- The construction industry employs millions of people and is worth billions of dollars in the US.
- Employment laws, such as OSHA, FLSA, ADA, NLRA, and FMLA, protect workers in the construction industry.
- Common injuries experienced in the construction industry include brain injuries, broken bones, and cuts and bruises.
- Employers must ensure safety regulations are followed to prevent serious injuries or fatalities.
- If injured at work, seek legal help to get the compensation and medical care you deserve.
The construction industry is one of the most labor-intensive in the global economy. Knowing the employment laws that govern the industry is important, with thousands of workers employed every year. The proper implementation of employment laws will promote the rights of the worker and the company. However, this can only be achievable if the employer and employees understand the employment laws that govern the industry. Here’s what you need to know about the industry, laws that protect you as an employee, and what to do if you ever get injured while working in construction.
The Construction Industry in The U.S.
It’s estimated that the construction industry is worth one trillion dollars. It’s a growing sector of the American economy and employs over 8 million people. Construction is essential for building the infrastructure that makes our country great, from bridges to roads, schools to skyscrapers.
The Employment Laws That Apply
Employment laws are created to protect workers in the construction industry. Here are those laws.
The Occupational Safety and Health Administration (OSHA)
OSHA is a federal agency working under the US Department of Labor, which provides guidelines, regulations, and occupational safety and health standards.
The construction industry has a higher risk of accidents and hazards than other industries, so OSHA regulations become more important. If the safety guidelines are not followed, it could lead to serious injuries and fatalities, leaving the employer liable for prosecution. Employers should know the OSHA regulations they need to follow and provide regular training to workers to ensure safe practices.
The Fair Labor Standards Act (FLSA)
The construction industry is not the exception in following minimum wage law. The FLSA calculates the standard minimum wage to be paid to the worker. In some states, the minimum wage is higher than the federal rate, so employers should comply with state law. This act also enforces overtime pay of not less than one and a half times the employee’s regular rate.
The Americans with Disabilities Act (ADA)
The ADA is an act that prohibits discrimination against people with disabilities. In the construction industry, it ensures the implementation and installation of facilities that are accessible to disabled people. Employers must provide reasonable accommodations to employees with disabilities, including physical adjustments and the provision of medical equipment to fight disability-induced limitations.
The National Labor Relations Act (NLRA)
The NLRA recognizes employees’ rights to join or form a union during employment. It prohibits employers from interfering, restraining, or coercing employees who want to form a union and support collective bargaining. The law dictates that a unionized work environment should cover compensation, insurance, and working conditions, all of which define the quality of an employee’s work environment.

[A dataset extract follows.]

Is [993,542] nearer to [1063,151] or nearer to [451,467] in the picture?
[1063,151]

Familial and Medical Leave Act (FMLA)
The FMLA means that employees can take unpaid leave from work and keep their health insurance coverage if they need to deal with severe medical conditions, recover from serious illnesses, or care for a family member or newborn. Employers should provide notices, monitoring, and time off that abide by the FMLA rules.
Injuries in The Industry and What to Do
Lastly, injuries are quite common in the industry, and you might get injured if you’re a construction worker. Thankfully, there are ways you can ensure that you get something out of injuries that can help sustain you with your life. Here’s what you need to know about it.
A brain or head injury is one of the most common forms of injury in the construction industry. These are caused by impacts or falls, which can be devastating due to their potential long-term effects. If you suffer from a head injury at work, seeking medical attention and documenting your experience with written evidence is essential. Additionally, you must get an experienced brain injury attorney. They can help you with compensation and the long-term medical care you need.
Broken bones are also joint in the construction industry due to heavy lifting and repeated strain on your body. If you experience fractures or broken bones at work, you must get immediate medical attention and document the injury with photographs and written evidence. Furthermore, contact an attorney who specializes in workers’ compensation cases so that they can help you receive fair compensation for your injuries.
Cuts and Bruises
Cuts and bruises are often caused by sharp tools, falling objects, or electric shocks. If you’re injured at work, take pictures of the injury right away, along with a detailed description of what happened. An experienced personal injury lawyer can help you get the compensation you need.
Construction is an incredibly important industry, but it can also be very dangerous for those working there. Knowing your employment rights and laws will ensure that you are working in a safe environment with fair treatment from employers. Additionally, if you ever experience injuries while at work, knowing how to seek legal help is essential to get the compensation and care you deserve.